生命的最初形态,常常是宇宙最精妙的诗篇,而在这些诗篇中,小鸡破壳而出的那个章节,则像一枚坠入凡间的、毛茸茸的惊叹号——它宣告着一个微小却完整的宇宙,就此开天辟地。

新生记,当世界第一次被绒毛覆盖

这枚“惊叹号”的触感,首先颠覆了一切关于生命的想象,那层鹅黄色的绒毛,并非我们概念中鸟类的“羽毛”,而是一团蓬松、柔软、带着阳光与稻草香气的云,每一根绒羽都纤细得近乎透明,却又密密匝匝地簇拥着,形成一道绝佳的保温层,指尖轻触,仿佛碰上一团温热的蒲公英球,稍一用力就会消散,却又实实在在地传递着新生命炽热的脉搏,这绒毛的根部,还隐约粘连着些许未完全吸收的蛋内液膜,亮晶晶的,如同新生儿身上未及拭去的圣洁胎脂。

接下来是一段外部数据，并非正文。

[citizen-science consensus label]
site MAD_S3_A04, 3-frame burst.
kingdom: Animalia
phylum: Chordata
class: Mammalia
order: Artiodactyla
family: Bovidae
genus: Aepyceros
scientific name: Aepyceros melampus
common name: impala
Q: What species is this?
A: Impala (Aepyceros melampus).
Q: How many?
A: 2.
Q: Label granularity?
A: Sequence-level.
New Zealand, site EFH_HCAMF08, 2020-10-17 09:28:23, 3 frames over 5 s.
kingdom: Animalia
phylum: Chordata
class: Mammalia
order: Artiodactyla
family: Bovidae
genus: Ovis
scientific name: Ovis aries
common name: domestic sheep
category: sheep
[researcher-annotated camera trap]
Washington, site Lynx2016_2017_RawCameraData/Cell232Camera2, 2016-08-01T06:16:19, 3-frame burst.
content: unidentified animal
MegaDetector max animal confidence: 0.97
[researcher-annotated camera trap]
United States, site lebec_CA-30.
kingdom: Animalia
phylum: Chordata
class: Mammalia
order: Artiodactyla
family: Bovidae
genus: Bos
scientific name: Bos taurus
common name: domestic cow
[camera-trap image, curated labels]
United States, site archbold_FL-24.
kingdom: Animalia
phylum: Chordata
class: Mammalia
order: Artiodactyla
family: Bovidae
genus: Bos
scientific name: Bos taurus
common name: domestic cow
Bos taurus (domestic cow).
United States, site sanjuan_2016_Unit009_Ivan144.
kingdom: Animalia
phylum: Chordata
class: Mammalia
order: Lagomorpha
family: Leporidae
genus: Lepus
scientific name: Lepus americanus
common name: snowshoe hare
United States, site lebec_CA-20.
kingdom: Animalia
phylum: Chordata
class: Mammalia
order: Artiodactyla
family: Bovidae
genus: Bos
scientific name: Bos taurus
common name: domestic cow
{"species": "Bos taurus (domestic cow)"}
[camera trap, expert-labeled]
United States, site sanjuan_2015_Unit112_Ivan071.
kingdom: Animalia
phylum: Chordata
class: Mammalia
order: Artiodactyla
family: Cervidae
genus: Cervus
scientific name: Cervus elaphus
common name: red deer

向上看,是那粒黑曜石般镶嵌的眸子,小鸡的眼睛在出生后不久便可睁开,那眼神里没有恐惧,也没有好奇,只有一片深潭般的、绝对的澄澈与专注,它静静打量着这个庞然而陌生的光影世界,瞳孔里映出的一切都被柔化了,仿佛自带一层初见的滤镜,在这专注的眼神下方,是一张淡黄色、质地坚硬的喙,喙尖有一处小小的、乳白色的“卵齿”,这枚为破壳而生的临时工具,不久后会自行脱落,它是奋斗与诞生的勋章,也是生命完成第一次伟大突破的见证。

再看那对与身体似乎不成比例的脚爪,纤细得令人心怜,爪上的鳞片还十分柔嫩,呈现出半透明的淡粉色,却已有了清晰的轮廓,它们时而蜷缩在绒毛里,时而不安分地伸展,试图抓住身下任何一点可供依凭的实物——哪怕是虚空,这最初的、笨拙的抓握,是生命与大地建立联系的第一次尝试,充满了试探性的庄严。

这个毛茸茸的小宇宙并非静止的雕塑,它被一股内置的、不可抑制的生命元气所驱动,刚出壳的小鸡,会经历一段从“液体”到“固体”的奇妙转变,起初,它湿漉漉的,显得有些萎靡,仿佛耗尽了所有力气,但温暖的空气如同无形的襁褓,迅速将它烘得蓬松,奇迹发生了:它会尝试用那双柔嫩的脚爪,撑起整个世界的重量。

最初的站立,是一场惊心动魄的冒险,它摇摇晃晃,左倾右斜,像一艘在惊涛骇浪中奋力稳住桅杆的小船,跌倒了,绒毛球般滚一圈,又固执地支棱起来,每一步蹒跚,都是对地心引力的首次谈判与征服,行走时,它并非我们想象中敏捷的“啄食”,而是带着一种憨态的、全身心投入的“踉跄”,每一脚都踩得实实在在,又充满了不确定性,仿佛脚下不是平地,而是起伏的波涛。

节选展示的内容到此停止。